Insgesamt würde das Abkommen die Teilnahme brasilianischer Unternehmen an Messen effizienter gestalten und ihre internationale Präsenz stärken.
Die deutsche Messewirtschaft ist auch in Brasilien aktiv: 2025 sind acht Gemeinschaftsstände für deutsche Unternehmen im Rahmen des Auslandsmesseprogramm der Bundesregierung geplant und 21 Messen deutscher Veranstalter. Die Zahlen steigen in den vergangenen Jahren kontinuierlich. Warum ist der brasilianische Markt für deutsche Unternehmen interessant?
Brasilien ist die größte Volkswirtschaft Lateinamerikas mit über 210 Millionen Einwohnern. Die Nachfrage nach Technologie und Innovation, insbesondere in Bereichen wie Maschinenbau und IT, ist hoch. Zudem bietet die strategische geografische Lage des Landes deutschen Unternehmen Zugang zu Märkten in Südamerika. Stabile Handelsbeziehungen zwischen Deutschland und Brasilien sowie die Bedeutung von Fachmessen als Plattform für Geschäftskontakte verstärken die wirtschaftlichen Chancen. Insgesamt bietet Brasilien deutschen Unternehmen viel Potenzial für Wachstum und Zusammenarbeit.
Wie schaut die AHK Brasilien als bilaterale Kammer mit deutschen und brasilianischen Mitgliedern auf das Abkommen? Ein Handelsdeal mit Samba oder ein Tango der Bürokratie?
Die AHK Brasilien sieht das Abkommen als großen Fortschritt für den wirtschaftlichen Austausch zwischen Deutschland und Brasilien. Es erleichtert den Handel und schafft neue Geschäftsmöglichkeiten für ihre Mitglieder. Gleichzeitig könnten bürokratische Hürden, wie langsame Prozesse in Zoll und Verwaltung, Herausforderungen darstellen. Diese Mischung aus Koordination und Bürokratie könnte besonders für Unternehmen spürbar sein. Dennoch wird die AHK Brasilien ihre Rolle als Vermittlerin nutzen, um die Vorteile des Abkommens zu fördern und bürokratische Hürden zu minimieren. Insgesamt ist die AHK Brasilien optimistisch, dass das Abkommen den Handel und die Partnerschaften stärkt, trotz möglicher bürokratischer Herausforderungen.
Was sind die Hauptziele des EU-Mercosur-Abkommens und wie könnte es die brasilianische Wirtschaft beeinflussen?
Das EU-Mercosur-Abkommen zielt auf den Abbau von Zöllen, den besseren Marktzugang und die Förderung des Handels zwischen der EU und den Mercosur-Staaten. Für Brasilien bedeutet dies, dass Produkte wie Agrarwaren zu günstigeren Bedingungen in die EU exportiert werden können. Zudem fördert das Abkommen Investitionen und Zusammenarbeit in Bereichen wie Innovation, Technologie und Umweltstandards. Die brasilianische Wirtschaft wird durch den wachsenden Export und die Diversifizierung profitieren. Gleichzeitig bringt der erhöhte Wettbewerbsdruck die Notwendigkeit mit sich, internationale Standards zu erfüllen, was Investitionen und Modernisierungen erfordert. Weiterhin wird erwartet, dass ein größerer Wettbewerb von Produkten aus dem Tech-, Industrie sowie Investitionsgüterbereich entsteht, da dieser Bereich stark von chinesischen Anbietern beherrscht wird. Das Abkommen könnte folglich auch ausländische Direktinvestitionen anziehen und neue Arbeitsplätze schaffen.

Ihre Aufgaben –
**1.** Geben Sie aus dem Auszug zum Handel mit Brasilien die Passage wortgetreu wieder, beginnend mit „Brasilien ist die“ und weiter bis einschließlich „Wachstum und Zusammenarbeit.“.
**2.** Schreiben Sie, wie der Auszug zum Handel mit Brasilien nach seinem letzten Satz weitergeht.
Das nachstehende Material stammt aus einer anderen Quelle.

Umrissdaten
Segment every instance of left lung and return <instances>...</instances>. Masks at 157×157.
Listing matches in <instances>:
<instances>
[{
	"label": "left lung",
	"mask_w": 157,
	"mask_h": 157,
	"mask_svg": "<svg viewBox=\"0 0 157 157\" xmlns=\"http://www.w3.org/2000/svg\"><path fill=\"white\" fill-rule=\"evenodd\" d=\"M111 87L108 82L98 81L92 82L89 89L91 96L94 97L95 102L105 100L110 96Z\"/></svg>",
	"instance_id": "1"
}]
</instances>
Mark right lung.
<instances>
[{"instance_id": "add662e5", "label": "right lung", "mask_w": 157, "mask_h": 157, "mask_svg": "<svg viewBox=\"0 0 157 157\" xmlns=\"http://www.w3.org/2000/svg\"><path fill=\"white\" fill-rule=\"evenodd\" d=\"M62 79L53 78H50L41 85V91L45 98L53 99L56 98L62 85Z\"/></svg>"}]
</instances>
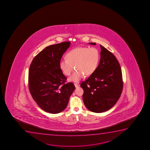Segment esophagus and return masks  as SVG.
<instances>
[{
  "mask_svg": "<svg viewBox=\"0 0 150 150\" xmlns=\"http://www.w3.org/2000/svg\"><path fill=\"white\" fill-rule=\"evenodd\" d=\"M74 85H75V86L76 87V88L78 87H79V84H77V83H74Z\"/></svg>",
  "mask_w": 150,
  "mask_h": 150,
  "instance_id": "1",
  "label": "esophagus"
}]
</instances>
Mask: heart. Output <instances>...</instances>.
<instances>
[{"label":"heart","mask_w":150,"mask_h":150,"mask_svg":"<svg viewBox=\"0 0 150 150\" xmlns=\"http://www.w3.org/2000/svg\"><path fill=\"white\" fill-rule=\"evenodd\" d=\"M67 58L61 59L59 66L64 74L69 76L74 67L76 70L69 78L70 81L78 82L84 75L89 76L97 69L100 53L95 47H78L71 50L66 55Z\"/></svg>","instance_id":"1"}]
</instances>
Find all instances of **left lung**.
Returning <instances> with one entry per match:
<instances>
[{"label": "left lung", "instance_id": "left-lung-1", "mask_svg": "<svg viewBox=\"0 0 150 150\" xmlns=\"http://www.w3.org/2000/svg\"><path fill=\"white\" fill-rule=\"evenodd\" d=\"M95 45V42H89ZM101 58L97 69L80 86L83 102L94 112L107 111L115 105L122 91L123 80L120 63L112 53L100 45Z\"/></svg>", "mask_w": 150, "mask_h": 150}]
</instances>
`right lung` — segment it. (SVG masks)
I'll return each mask as SVG.
<instances>
[{
    "mask_svg": "<svg viewBox=\"0 0 150 150\" xmlns=\"http://www.w3.org/2000/svg\"><path fill=\"white\" fill-rule=\"evenodd\" d=\"M70 45L64 42L47 47L35 57L28 71V85L33 98L43 110L58 113L67 107L75 89L59 66L62 56Z\"/></svg>",
    "mask_w": 150,
    "mask_h": 150,
    "instance_id": "add662e5",
    "label": "right lung"
}]
</instances>
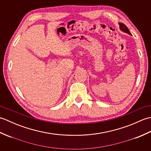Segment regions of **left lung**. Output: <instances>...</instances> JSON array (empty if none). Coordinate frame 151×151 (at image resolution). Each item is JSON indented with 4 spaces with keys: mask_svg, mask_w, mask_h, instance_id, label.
I'll return each mask as SVG.
<instances>
[{
    "mask_svg": "<svg viewBox=\"0 0 151 151\" xmlns=\"http://www.w3.org/2000/svg\"><path fill=\"white\" fill-rule=\"evenodd\" d=\"M119 26H120V29H121V30H122V31H123V32H124L125 33H127V34H130V35H131V33L130 32V31H129V30L128 29V28H127V27L126 26V25H125L124 24H123V23H122V22H119Z\"/></svg>",
    "mask_w": 151,
    "mask_h": 151,
    "instance_id": "1",
    "label": "left lung"
}]
</instances>
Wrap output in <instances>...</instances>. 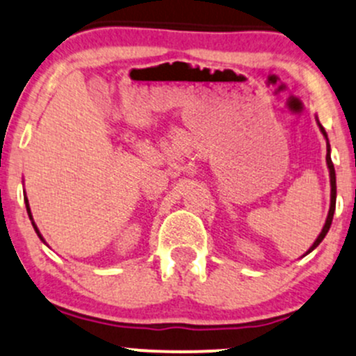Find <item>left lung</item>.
<instances>
[{"mask_svg":"<svg viewBox=\"0 0 356 356\" xmlns=\"http://www.w3.org/2000/svg\"><path fill=\"white\" fill-rule=\"evenodd\" d=\"M319 128H321L323 135L326 136V131H324V128L319 124ZM327 140V136H326ZM326 162H327V169H330V177H331V208H330V213H327V218H326V222H324L323 226V232L319 233V236L316 238V241L312 243V247L307 250V253L312 252L316 247H318L319 243L323 241V238L326 236V233L330 232V226H331V221H333V214H334V208H337V174H334V165L333 162H331V155H330V143H327V154H326Z\"/></svg>","mask_w":356,"mask_h":356,"instance_id":"left-lung-1","label":"left lung"}]
</instances>
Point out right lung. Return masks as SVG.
Masks as SVG:
<instances>
[{
    "mask_svg": "<svg viewBox=\"0 0 356 356\" xmlns=\"http://www.w3.org/2000/svg\"><path fill=\"white\" fill-rule=\"evenodd\" d=\"M26 211H29V214H30V208H29V201H26ZM30 220H32V214H30ZM33 228H35V232H37V235L40 236V233H38V229H37V226L33 225ZM42 238V236H40Z\"/></svg>",
    "mask_w": 356,
    "mask_h": 356,
    "instance_id": "obj_1",
    "label": "right lung"
}]
</instances>
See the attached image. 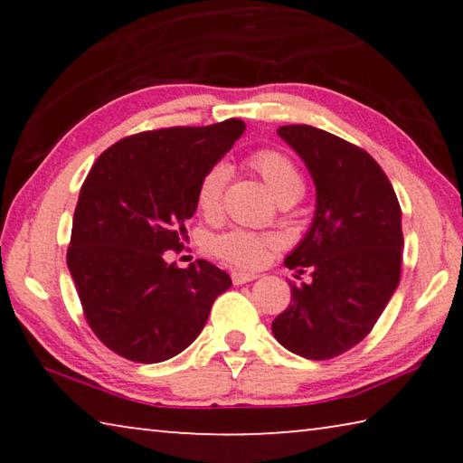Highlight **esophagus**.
I'll list each match as a JSON object with an SVG mask.
<instances>
[{"label": "esophagus", "instance_id": "1", "mask_svg": "<svg viewBox=\"0 0 463 463\" xmlns=\"http://www.w3.org/2000/svg\"><path fill=\"white\" fill-rule=\"evenodd\" d=\"M231 278H232V284H234V286H241V284H247V281H253V279H257V273L232 271V273H231Z\"/></svg>", "mask_w": 463, "mask_h": 463}]
</instances>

Ergebnisse –
**1.**
Brasilien ist die größte Volkswirtschaft Lateinamerikas mit über 210 Millionen Einwohnern. Die Nachfrage nach Technologie und Innovation, insbesondere in Bereichen wie Maschinenbau und IT, ist hoch. Zudem bietet die strategische geografische Lage des Landes deutschen Unternehmen Zugang zu Märkten in Südamerika. Stabile Handelsbeziehungen zwischen Deutschland und Brasilien sowie die Bedeutung von Fachmessen als Plattform für Geschäftskontakte verstärken die wirtschaftlichen Chancen. Insgesamt bietet Brasilien deutschen Unternehmen viel Potenzial für Wachstum und Zusammenarbeit.

**2.**
Das Abkommen enthält auch ein Kapitel über nachhaltige Entwicklung. Welche Trends siehst du hier, die den Handel zwischen Brasilien und der EU in den nächsten Jahren beeinflussen könnten?
Strengere Umweltvorgaben werden brasilianische Unternehmen zu nachhaltigeren Produktionsmethoden anregen. Hierzu wurde bereits ein Gesetz für den freiwilligen Handel mit CO2-Zertifikaten eingeführt, das zukünftig zur Reduktion der CO2-Emission als verpflichtend verabschiedet werden soll. Der Fokus auf grüne Technologien und erneuerbare Energien könnte Brasilien als Partner für die EU stärken. Nachhaltige Landwirtschaft wird in Brasilien zunehmend wichtiger, um den EU-Anforderungen zu entsprechen.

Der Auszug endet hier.